Return the line containing "Visible in this" and all lines after it exactly; stop at the end of the material.

★ ★ ★ ★ ★ ★ ★

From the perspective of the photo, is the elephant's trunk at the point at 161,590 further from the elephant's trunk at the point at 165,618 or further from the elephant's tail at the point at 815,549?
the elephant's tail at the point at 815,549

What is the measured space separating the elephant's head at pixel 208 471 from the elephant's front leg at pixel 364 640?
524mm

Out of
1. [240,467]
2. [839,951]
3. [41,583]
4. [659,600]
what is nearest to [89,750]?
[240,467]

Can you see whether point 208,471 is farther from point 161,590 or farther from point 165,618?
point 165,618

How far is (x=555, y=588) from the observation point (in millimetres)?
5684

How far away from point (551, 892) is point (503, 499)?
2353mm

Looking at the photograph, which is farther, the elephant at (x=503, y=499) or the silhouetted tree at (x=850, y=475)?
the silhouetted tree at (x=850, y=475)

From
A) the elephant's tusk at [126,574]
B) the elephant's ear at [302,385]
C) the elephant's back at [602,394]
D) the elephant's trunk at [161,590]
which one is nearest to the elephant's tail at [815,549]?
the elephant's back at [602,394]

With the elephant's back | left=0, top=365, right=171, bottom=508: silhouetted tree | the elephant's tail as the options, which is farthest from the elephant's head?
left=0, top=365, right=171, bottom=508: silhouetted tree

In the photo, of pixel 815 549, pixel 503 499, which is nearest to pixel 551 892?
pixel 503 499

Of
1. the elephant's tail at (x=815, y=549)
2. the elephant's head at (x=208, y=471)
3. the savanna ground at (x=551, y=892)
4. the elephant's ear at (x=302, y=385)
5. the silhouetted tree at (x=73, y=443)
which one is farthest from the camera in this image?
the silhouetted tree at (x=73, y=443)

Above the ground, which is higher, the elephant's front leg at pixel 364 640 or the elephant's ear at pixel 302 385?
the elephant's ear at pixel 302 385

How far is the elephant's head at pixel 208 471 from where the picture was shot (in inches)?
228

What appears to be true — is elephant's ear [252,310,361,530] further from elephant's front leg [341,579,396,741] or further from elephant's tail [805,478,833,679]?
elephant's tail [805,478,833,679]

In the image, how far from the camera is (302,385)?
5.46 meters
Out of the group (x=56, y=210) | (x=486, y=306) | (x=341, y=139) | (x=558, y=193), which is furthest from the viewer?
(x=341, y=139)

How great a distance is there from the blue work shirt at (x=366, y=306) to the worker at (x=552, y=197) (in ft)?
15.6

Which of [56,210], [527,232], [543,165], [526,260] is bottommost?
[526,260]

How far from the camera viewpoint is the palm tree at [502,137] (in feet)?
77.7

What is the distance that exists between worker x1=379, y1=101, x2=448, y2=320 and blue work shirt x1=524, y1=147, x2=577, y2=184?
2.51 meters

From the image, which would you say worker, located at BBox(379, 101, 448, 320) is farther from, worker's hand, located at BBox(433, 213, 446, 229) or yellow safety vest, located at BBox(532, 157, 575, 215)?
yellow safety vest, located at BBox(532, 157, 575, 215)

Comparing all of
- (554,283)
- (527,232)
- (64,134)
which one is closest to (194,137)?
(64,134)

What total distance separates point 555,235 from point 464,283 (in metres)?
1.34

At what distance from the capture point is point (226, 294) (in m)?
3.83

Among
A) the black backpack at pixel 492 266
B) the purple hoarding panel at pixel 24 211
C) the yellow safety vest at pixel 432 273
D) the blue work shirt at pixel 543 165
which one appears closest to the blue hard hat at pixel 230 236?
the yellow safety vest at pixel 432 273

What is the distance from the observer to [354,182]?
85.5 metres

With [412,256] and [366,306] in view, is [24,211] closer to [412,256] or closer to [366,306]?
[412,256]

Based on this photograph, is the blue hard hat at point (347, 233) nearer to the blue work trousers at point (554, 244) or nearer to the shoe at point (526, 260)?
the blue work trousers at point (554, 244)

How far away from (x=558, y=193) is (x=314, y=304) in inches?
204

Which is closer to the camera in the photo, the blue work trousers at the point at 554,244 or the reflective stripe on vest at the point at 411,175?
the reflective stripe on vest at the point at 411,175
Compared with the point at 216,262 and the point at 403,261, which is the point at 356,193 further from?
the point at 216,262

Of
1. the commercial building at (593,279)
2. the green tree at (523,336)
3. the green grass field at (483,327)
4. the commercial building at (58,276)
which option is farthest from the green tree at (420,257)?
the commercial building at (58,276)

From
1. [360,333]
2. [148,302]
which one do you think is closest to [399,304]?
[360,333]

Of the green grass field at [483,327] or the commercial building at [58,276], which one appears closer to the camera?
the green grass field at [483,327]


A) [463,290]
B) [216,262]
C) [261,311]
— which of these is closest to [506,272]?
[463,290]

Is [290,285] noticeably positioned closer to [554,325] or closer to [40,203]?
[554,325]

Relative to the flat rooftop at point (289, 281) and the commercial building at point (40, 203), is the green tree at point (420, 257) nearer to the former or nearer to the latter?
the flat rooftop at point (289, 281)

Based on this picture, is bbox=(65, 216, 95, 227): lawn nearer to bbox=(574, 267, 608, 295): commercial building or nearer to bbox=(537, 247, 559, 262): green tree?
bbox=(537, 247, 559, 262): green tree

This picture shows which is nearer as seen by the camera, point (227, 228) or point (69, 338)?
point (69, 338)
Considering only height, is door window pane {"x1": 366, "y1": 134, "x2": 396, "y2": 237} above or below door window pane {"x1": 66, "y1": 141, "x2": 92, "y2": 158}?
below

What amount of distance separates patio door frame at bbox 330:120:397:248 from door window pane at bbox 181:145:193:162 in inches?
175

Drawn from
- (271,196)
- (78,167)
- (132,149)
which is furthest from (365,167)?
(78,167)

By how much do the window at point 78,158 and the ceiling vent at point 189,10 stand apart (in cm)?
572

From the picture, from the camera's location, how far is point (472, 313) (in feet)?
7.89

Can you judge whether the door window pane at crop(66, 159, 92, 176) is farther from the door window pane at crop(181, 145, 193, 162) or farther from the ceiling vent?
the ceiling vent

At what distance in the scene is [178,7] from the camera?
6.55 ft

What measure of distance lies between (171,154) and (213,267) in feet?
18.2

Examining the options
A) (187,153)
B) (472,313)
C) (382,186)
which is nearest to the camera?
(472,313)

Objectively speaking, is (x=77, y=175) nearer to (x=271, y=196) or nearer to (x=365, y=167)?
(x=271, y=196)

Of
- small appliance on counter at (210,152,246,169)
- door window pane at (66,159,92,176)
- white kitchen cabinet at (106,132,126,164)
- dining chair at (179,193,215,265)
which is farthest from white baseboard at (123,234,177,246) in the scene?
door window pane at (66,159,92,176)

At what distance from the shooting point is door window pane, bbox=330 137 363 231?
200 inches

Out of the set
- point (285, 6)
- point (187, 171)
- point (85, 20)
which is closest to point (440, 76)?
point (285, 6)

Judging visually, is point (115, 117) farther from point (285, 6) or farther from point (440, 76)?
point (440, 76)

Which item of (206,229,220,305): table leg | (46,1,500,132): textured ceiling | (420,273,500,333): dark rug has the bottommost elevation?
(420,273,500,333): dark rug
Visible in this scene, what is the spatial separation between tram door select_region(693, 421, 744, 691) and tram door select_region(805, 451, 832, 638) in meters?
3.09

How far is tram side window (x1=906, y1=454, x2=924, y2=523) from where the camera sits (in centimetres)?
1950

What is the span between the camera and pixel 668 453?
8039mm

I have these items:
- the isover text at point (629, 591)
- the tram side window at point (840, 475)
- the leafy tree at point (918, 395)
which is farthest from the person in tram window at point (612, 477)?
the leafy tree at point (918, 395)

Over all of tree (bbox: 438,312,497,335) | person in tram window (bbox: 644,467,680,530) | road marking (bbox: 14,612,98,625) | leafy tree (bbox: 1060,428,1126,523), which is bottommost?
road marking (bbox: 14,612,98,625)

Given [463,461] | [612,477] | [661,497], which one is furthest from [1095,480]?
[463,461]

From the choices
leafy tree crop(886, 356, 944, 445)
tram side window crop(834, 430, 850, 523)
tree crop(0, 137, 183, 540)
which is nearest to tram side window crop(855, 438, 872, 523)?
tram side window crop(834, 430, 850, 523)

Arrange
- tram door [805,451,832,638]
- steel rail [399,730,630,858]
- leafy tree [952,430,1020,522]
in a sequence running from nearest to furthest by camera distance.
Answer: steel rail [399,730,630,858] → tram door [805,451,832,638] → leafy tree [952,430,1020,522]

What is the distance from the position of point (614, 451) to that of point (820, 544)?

★ ★ ★ ★ ★ ★ ★

[Answer for this exercise]
Visible in this scene, what is the spatial separation between tram door select_region(693, 421, 744, 691) and tram door select_region(805, 451, 832, 638) in meters?
3.09

How far is tram side window (x1=906, y1=454, x2=924, y2=523) from where the camera sits (in centimetres)?
1950

What is the span between the camera and pixel 668 453?
8039mm

I have these items:
- the isover text at point (629, 591)
- the tram side window at point (840, 475)
- the leafy tree at point (918, 395)
which is farthest from the person in tram window at point (612, 477)?
the leafy tree at point (918, 395)

Over all of tree (bbox: 438,312,497,335) | person in tram window (bbox: 644,467,680,530) | road marking (bbox: 14,612,98,625) | leafy tree (bbox: 1060,428,1126,523), which is bottommost?
road marking (bbox: 14,612,98,625)

Given [463,461] | [612,477] | [661,497], which one is furthest from [1095,480]?
[463,461]

From the choices
leafy tree crop(886, 356, 944, 445)
tram side window crop(834, 430, 850, 523)
tree crop(0, 137, 183, 540)
which is nearest to tram side window crop(855, 438, 872, 523)?
tram side window crop(834, 430, 850, 523)

Arrange
- tram door [805,451,832,638]
- steel rail [399,730,630,858]
- leafy tree [952,430,1020,522]
in a sequence running from nearest to furthest by camera distance.
Answer: steel rail [399,730,630,858] → tram door [805,451,832,638] → leafy tree [952,430,1020,522]

What is the distance from the position of point (614, 451) to that of point (820, 544)?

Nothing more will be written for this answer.